What is needed
Please put each line from the one containing "Which amongst" through the last line of the entries below into a JSON list of strings, one string per line, leaving out blank lines.

Records for this exercise
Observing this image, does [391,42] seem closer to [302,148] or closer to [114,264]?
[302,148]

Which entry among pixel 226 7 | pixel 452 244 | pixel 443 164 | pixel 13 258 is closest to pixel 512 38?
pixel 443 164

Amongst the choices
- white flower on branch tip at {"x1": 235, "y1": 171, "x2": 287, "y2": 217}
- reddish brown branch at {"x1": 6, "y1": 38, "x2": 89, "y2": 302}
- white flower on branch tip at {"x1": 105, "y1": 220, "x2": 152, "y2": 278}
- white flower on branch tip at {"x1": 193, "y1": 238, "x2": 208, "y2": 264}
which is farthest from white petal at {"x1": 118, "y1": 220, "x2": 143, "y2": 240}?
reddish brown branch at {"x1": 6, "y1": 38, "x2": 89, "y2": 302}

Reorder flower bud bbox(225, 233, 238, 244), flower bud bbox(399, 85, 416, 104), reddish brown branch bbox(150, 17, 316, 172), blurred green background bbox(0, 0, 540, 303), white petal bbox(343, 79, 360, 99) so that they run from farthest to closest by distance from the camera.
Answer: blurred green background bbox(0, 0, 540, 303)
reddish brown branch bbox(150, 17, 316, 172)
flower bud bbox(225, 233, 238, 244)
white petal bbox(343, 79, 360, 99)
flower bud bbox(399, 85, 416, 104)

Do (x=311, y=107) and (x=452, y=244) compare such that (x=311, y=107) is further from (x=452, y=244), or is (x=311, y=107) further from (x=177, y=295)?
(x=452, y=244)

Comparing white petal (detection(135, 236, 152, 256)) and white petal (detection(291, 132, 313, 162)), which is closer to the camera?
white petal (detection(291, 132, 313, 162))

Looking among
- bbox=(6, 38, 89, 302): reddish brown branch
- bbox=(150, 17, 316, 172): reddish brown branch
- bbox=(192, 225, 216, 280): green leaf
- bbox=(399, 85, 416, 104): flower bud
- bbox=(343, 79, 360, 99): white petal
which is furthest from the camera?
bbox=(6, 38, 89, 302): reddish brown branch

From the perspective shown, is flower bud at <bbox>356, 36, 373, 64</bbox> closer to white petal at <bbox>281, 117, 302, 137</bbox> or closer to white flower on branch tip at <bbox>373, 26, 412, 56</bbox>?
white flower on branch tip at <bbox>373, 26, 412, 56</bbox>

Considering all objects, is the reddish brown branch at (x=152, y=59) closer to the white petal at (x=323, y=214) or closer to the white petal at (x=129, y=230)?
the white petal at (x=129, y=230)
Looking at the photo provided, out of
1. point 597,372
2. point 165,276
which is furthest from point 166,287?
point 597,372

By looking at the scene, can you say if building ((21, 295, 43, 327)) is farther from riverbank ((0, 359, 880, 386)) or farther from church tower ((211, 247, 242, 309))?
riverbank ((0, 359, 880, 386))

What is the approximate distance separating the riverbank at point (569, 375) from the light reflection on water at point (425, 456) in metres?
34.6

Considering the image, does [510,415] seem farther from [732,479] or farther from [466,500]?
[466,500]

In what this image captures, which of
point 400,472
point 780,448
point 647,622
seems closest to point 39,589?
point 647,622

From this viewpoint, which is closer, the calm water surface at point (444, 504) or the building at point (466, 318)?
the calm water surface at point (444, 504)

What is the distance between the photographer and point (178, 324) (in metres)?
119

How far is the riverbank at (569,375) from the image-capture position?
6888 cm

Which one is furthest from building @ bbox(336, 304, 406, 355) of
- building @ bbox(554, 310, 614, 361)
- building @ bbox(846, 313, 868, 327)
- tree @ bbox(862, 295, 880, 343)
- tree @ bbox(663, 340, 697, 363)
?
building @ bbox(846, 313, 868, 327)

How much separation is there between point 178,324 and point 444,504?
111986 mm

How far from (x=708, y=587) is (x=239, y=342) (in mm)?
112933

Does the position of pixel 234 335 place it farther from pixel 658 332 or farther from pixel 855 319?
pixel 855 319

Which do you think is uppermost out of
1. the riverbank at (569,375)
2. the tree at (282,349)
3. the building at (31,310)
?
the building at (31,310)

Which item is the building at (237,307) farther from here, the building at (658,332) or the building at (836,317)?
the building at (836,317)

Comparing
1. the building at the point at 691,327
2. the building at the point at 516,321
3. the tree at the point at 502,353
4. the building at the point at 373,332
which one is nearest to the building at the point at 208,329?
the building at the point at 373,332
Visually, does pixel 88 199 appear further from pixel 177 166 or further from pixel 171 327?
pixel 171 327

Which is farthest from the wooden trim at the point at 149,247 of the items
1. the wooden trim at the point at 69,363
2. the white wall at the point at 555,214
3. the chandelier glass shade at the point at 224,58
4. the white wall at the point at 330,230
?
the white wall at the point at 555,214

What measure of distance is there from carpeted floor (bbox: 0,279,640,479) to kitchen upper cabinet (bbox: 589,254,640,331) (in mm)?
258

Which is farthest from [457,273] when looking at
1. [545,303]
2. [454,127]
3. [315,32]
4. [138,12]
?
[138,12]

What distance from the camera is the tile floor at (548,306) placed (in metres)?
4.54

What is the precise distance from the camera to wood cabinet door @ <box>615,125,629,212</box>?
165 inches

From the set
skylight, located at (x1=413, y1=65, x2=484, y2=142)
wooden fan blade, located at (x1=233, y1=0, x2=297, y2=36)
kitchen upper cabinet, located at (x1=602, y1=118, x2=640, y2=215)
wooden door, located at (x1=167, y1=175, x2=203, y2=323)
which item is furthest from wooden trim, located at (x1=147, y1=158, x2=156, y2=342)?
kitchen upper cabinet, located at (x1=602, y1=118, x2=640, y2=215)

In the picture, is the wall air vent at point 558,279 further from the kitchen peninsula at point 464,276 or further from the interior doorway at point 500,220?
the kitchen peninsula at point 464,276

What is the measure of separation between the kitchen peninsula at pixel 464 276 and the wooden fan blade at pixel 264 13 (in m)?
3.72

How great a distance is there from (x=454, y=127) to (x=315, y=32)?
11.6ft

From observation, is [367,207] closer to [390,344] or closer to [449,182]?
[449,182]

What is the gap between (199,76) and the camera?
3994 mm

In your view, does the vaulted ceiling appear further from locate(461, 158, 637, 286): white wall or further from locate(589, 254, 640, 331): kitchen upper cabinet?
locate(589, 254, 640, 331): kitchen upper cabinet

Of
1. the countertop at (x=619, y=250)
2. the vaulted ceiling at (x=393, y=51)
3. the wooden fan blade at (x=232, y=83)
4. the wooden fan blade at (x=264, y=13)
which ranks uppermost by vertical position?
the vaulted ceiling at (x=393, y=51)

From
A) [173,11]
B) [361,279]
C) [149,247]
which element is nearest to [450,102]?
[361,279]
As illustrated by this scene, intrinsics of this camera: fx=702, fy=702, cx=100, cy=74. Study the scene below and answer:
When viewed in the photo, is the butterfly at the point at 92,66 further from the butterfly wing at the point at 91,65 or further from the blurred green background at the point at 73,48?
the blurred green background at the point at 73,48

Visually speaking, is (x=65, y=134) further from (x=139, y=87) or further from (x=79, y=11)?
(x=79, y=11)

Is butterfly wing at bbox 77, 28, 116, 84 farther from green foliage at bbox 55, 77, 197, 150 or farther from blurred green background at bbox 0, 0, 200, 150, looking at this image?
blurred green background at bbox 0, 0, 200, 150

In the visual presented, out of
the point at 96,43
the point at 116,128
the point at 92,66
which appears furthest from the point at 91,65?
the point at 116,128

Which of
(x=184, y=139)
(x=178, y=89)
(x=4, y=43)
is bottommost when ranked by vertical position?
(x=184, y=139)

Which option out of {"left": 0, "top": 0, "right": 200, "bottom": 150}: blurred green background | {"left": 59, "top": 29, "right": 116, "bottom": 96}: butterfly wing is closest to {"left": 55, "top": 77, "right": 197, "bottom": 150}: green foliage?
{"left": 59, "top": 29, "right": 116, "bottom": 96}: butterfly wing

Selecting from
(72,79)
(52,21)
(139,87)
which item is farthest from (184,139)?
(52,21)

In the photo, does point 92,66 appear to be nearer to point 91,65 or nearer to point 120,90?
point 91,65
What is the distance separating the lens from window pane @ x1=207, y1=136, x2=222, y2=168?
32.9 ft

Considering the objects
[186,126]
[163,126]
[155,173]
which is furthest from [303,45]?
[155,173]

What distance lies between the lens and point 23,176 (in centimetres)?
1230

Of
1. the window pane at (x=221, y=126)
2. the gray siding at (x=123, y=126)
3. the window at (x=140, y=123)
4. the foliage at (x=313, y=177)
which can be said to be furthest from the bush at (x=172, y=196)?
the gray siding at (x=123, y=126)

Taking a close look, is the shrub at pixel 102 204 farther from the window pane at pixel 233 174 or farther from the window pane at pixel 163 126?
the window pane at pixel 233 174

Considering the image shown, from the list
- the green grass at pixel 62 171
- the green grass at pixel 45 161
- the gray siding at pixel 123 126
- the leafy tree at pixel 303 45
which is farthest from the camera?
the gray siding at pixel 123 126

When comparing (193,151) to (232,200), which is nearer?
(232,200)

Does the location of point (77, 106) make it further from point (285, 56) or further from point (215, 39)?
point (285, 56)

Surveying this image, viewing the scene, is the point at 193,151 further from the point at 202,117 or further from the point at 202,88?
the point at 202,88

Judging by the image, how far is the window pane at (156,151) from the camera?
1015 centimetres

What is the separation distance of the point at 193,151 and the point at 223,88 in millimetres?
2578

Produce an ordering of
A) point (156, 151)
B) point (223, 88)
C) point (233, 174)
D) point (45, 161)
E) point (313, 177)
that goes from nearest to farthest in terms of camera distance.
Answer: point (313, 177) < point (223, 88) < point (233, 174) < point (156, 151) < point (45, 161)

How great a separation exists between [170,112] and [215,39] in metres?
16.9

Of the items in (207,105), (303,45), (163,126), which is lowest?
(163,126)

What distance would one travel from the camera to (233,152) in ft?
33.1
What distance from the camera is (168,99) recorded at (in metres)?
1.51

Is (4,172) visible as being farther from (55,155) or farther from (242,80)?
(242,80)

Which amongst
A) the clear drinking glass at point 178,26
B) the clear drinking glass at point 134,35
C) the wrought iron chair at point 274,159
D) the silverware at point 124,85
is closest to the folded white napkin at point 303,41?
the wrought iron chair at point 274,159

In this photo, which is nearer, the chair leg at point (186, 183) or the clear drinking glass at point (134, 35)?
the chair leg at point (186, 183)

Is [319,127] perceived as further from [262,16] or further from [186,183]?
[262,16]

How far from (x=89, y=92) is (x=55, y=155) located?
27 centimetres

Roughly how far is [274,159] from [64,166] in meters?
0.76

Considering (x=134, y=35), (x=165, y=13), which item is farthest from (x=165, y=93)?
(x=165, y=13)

Output of the exercise
[
  "Which amongst",
  "A) the clear drinking glass at point 178,26",
  "B) the clear drinking glass at point 134,35",
  "C) the wrought iron chair at point 274,159",
  "D) the silverware at point 124,85",
  "is closest to the folded white napkin at point 303,41?",
  "the wrought iron chair at point 274,159",
  "In this photo, which is nearer, the chair leg at point (186, 183) or the clear drinking glass at point (134, 35)?",
  "the chair leg at point (186, 183)",
  "Is [319,127] perceived as further from [262,16] or further from [186,183]?",
  "[262,16]",
  "How far from (x=89, y=92) is (x=55, y=155) located?",
  "27 centimetres",
  "Roughly how far is [274,159] from [64,166] in meters?",
  "0.76",
  "Considering (x=134, y=35), (x=165, y=13), which item is farthest from (x=165, y=93)?",
  "(x=165, y=13)"
]